What the Benchmarks Show
Prior to these improvements, enabling the JIT with --enable-experimental-jit in 3.13 would often yield results that were a few percent slower than the default interpreter on the pyperformance benchmark suite. There were individual benchmarks where it helped, mostly numeric loops where the guard-elimination benefits were large enough to outweigh the registration overhead, but the aggregate picture was not good.
With the register allocation work in 3.15, the aggregate is now net positive on the benchmarks that exercise hot loops with numeric or container operations. The improvement isn’t uniform; Python’s benchmark suite covers a wide range of workloads, and the JIT only helps code that’s in hot enough loops to get traced. Startup-heavy or I/O-bound workloads see no benefit because those code paths never warm up.
The more meaningful comparison is against other Python JIT efforts. PyPy’s JIT has been doing register allocation for years and achieves genuinely impressive throughput on numeric workloads, often five to ten times faster than CPython on tight loops. CPython’s JIT is not chasing those numbers; the design goals are different. PyPy is an alternative runtime that can diverge from CPython semantics in edge cases; CPython’s JIT has to work within the existing object model and maintain full CPython compatibility. The constraint space is much tighter.
Why Previous Attempts Failed
This is the part that the current progress deserves to be read against. Python has been here before. Unladen Swallow, a Google-funded project, tried to replace CPython’s bytecode compiler with an LLVM backend around 2009 and 2010. The project eventually stalled because LLVM’s compilation latency was too high for the short-lived objects and small functions typical in Python programs, and the optimizer’s assumptions about value types didn’t survive contact with Python’s dynamic dispatch.

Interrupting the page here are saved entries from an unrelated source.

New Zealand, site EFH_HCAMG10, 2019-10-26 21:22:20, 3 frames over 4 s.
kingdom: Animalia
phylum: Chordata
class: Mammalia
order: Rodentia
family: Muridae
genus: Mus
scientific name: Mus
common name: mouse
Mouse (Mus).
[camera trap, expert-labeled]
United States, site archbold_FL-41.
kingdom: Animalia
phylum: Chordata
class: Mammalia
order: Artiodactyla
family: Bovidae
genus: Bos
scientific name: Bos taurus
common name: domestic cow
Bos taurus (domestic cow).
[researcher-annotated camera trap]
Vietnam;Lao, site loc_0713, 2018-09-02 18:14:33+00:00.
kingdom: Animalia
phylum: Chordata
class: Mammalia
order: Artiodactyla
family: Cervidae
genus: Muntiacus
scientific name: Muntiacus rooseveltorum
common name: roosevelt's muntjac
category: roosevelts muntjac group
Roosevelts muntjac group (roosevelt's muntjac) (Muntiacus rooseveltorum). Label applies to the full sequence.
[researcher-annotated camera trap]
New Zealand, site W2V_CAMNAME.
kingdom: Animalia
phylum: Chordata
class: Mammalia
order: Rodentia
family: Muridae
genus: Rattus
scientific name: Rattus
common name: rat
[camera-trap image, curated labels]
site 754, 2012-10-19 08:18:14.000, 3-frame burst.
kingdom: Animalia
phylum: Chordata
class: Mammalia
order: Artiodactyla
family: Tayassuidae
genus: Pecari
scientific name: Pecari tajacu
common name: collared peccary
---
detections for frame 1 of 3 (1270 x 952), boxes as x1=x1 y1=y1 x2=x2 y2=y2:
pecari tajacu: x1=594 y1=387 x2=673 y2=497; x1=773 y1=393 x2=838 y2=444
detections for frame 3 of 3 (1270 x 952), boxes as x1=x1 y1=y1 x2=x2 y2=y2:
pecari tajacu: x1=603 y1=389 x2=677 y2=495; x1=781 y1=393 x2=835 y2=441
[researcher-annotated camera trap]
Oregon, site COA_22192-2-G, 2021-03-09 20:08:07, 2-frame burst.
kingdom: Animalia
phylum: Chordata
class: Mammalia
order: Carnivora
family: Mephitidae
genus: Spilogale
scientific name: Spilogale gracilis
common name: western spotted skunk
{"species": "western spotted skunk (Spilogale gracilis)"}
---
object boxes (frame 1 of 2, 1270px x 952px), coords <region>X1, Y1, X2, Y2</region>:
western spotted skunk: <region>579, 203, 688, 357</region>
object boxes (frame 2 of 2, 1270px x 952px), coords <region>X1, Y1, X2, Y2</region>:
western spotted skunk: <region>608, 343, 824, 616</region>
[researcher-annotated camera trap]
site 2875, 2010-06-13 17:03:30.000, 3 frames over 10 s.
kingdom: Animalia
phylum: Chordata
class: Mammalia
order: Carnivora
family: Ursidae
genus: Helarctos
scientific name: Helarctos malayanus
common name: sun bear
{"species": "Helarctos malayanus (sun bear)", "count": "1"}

Psyco worked for Python 2, generating type-specialized native code, but didn’t survive the Python 3 transition. Cinder, Meta’s production fork of CPython, has a JIT that powers Instagram’s backend, but it’s a fork with divergent maintenance costs. Pyjion tried a plugin-based JIT using .NET’s runtime and never got traction.
The copy-and-patch approach avoids the Unladen Swallow trap by keeping compile latency extremely low. The focus on CPython’s own tier 2 optimizer rather than an external compiler avoids the semantics mismatch problem. The incremental development model, where the JIT ships disabled and gets turned on only as the numbers improve, avoids the trap of announcing results that don’t hold up in production.
What Comes Next
Register allocation was the structural missing piece, but it’s not the only remaining work. The tier 2 optimizer’s type inference is still conservative in many cases, which means the JIT ends up emitting more guards than necessary. Improving the type analysis upstream of the JIT will directly improve the quality of what gets compiled. There’s also ongoing work on the stencil generation tooling to give Clang more hints about what to optimize for.
The JIT will likely remain experimental and disabled by default in 3.15 as the team builds confidence in the register allocation changes across different platforms and CPU architectures. The copy-and-patch stencils have to be generated and tested on x86-64, ARM64, and the other supported targets, and register assignments that work well on one architecture can behave differently on another.
Getting to break-even with the interpreter was the necessary precondition for the JIT to be taken seriously. 3.15 appears to be the release where that precondition is finally met.